■ **Task objective**: Your output should repeat each record below with no differences.

(Data records begins)

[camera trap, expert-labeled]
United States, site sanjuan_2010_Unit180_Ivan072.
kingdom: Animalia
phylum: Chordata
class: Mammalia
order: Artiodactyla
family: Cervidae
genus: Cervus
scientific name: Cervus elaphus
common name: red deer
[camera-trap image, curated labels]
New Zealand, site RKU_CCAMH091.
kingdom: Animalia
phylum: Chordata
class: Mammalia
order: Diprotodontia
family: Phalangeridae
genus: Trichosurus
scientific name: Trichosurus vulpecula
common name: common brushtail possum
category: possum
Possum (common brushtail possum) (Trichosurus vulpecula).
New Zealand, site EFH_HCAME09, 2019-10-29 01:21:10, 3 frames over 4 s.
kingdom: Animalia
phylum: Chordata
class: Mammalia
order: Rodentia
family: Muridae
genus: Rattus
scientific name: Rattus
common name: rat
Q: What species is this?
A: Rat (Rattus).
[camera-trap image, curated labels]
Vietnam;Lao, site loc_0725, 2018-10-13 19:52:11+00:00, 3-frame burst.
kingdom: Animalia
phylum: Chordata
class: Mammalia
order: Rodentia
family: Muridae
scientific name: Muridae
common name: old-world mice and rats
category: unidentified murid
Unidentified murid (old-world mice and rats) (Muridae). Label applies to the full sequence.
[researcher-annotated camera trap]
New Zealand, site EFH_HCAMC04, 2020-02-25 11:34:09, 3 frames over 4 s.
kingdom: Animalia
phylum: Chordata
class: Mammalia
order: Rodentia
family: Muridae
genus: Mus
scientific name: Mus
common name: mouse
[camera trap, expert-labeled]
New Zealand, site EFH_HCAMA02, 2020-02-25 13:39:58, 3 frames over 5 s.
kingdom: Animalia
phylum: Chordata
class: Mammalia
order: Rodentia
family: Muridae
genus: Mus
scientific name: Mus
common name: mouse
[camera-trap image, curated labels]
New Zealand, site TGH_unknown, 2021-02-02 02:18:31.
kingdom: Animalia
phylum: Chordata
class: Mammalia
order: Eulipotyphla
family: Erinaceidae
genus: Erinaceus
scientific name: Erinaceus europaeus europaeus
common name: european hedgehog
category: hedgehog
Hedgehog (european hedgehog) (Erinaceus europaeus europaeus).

(Data records ends)

■ **Answer section**:
[camera trap, expert-labeled]
United States, site sanjuan_2010_Unit180_Ivan072.
kingdom: Animalia
phylum: Chordata
class: Mammalia
order: Artiodactyla
family: Cervidae
genus: Cervus
scientific name: Cervus elaphus
common name: red deer
[camera-trap image, curated labels]
New Zealand, site RKU_CCAMH091.
kingdom: Animalia
phylum: Chordata
class: Mammalia
order: Diprotodontia
family: Phalangeridae
genus: Trichosurus
scientific name: Trichosurus vulpecula
common name: common brushtail possum
category: possum
Possum (common brushtail possum) (Trichosurus vulpecula).
New Zealand, site EFH_HCAME09, 2019-10-29 01:21:10, 3 frames over 4 s.
kingdom: Animalia
phylum: Chordata
class: Mammalia
order: Rodentia
family: Muridae
genus: Rattus
scientific name: Rattus
common name: rat
Q: What species is this?
A: Rat (Rattus).
[camera-trap image, curated labels]
Vietnam;Lao, site loc_0725, 2018-10-13 19:52:11+00:00, 3-frame burst.
kingdom: Animalia
phylum: Chordata
class: Mammalia
order: Rodentia
family: Muridae
scientific name: Muridae
common name: old-world mice and rats
category: unidentified murid
Unidentified murid (old-world mice and rats) (Muridae). Label applies to the full sequence.
[researcher-annotated camera trap]
New Zealand, site EFH_HCAMC04, 2020-02-25 11:34:09, 3 frames over 4 s.
kingdom: Animalia
phylum: Chordata
class: Mammalia
order: Rodentia
family: Muridae
genus: Mus
scientific name: Mus
common name: mouse
[camera trap, expert-labeled]
New Zealand, site EFH_HCAMA02, 2020-02-25 13:39:58, 3 frames over 5 s.
kingdom: Animalia
phylum: Chordata
class: Mammalia
order: Rodentia
family: Muridae
genus: Mus
scientific name: Mus
common name: mouse
[camera-trap image, curated labels]
New Zealand, site TGH_unknown, 2021-02-02 02:18:31.
kingdom: Animalia
phylum: Chordata
class: Mammalia
order: Eulipotyphla
family: Erinaceidae
genus: Erinaceus
scientific name: Erinaceus europaeus europaeus
common name: european hedgehog
category: hedgehog
Hedgehog (european hedgehog) (Erinaceus europaeus europaeus).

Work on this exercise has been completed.